#### [Dataset]

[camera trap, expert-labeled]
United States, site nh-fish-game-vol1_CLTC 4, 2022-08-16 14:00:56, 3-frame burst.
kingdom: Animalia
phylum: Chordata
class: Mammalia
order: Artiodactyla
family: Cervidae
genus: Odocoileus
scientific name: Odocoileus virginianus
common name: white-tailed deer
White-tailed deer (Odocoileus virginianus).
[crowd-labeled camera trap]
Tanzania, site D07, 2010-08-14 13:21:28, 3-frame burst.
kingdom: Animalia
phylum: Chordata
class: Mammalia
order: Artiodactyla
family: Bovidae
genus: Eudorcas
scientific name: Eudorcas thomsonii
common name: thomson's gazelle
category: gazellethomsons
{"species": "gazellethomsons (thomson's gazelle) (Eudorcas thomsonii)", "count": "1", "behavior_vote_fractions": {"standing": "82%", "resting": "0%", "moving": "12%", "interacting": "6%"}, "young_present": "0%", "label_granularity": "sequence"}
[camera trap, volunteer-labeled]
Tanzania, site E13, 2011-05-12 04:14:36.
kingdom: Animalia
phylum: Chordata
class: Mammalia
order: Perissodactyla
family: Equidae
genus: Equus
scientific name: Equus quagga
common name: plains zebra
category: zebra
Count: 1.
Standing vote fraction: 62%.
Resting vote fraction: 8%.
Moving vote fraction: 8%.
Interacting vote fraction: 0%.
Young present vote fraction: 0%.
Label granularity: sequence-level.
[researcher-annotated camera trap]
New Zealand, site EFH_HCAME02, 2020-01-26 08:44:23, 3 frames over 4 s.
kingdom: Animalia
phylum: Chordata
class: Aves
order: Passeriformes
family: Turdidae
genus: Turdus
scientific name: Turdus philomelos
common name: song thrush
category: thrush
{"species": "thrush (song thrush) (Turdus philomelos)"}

#### [Activity]
Reproduce every record word for word.

#### [Result]
[camera trap, expert-labeled]
United States, site nh-fish-game-vol1_CLTC 4, 2022-08-16 14:00:56, 3-frame burst.
kingdom: Animalia
phylum: Chordata
class: Mammalia
order: Artiodactyla
family: Cervidae
genus: Odocoileus
scientific name: Odocoileus virginianus
common name: white-tailed deer
White-tailed deer (Odocoileus virginianus).
[crowd-labeled camera trap]
Tanzania, site D07, 2010-08-14 13:21:28, 3-frame burst.
kingdom: Animalia
phylum: Chordata
class: Mammalia
order: Artiodactyla
family: Bovidae
genus: Eudorcas
scientific name: Eudorcas thomsonii
common name: thomson's gazelle
category: gazellethomsons
{"species": "gazellethomsons (thomson's gazelle) (Eudorcas thomsonii)", "count": "1", "behavior_vote_fractions": {"standing": "82%", "resting": "0%", "moving": "12%", "interacting": "6%"}, "young_present": "0%", "label_granularity": "sequence"}
[camera trap, volunteer-labeled]
Tanzania, site E13, 2011-05-12 04:14:36.
kingdom: Animalia
phylum: Chordata
class: Mammalia
order: Perissodactyla
family: Equidae
genus: Equus
scientific name: Equus quagga
common name: plains zebra
category: zebra
Count: 1.
Standing vote fraction: 62%.
Resting vote fraction: 8%.
Moving vote fraction: 8%.
Interacting vote fraction: 0%.
Young present vote fraction: 0%.
Label granularity: sequence-level.
[researcher-annotated camera trap]
New Zealand, site EFH_HCAME02, 2020-01-26 08:44:23, 3 frames over 4 s.
kingdom: Animalia
phylum: Chordata
class: Aves
order: Passeriformes
family: Turdidae
genus: Turdus
scientific name: Turdus philomelos
common name: song thrush
category: thrush
{"species": "thrush (song thrush) (Turdus philomelos)"}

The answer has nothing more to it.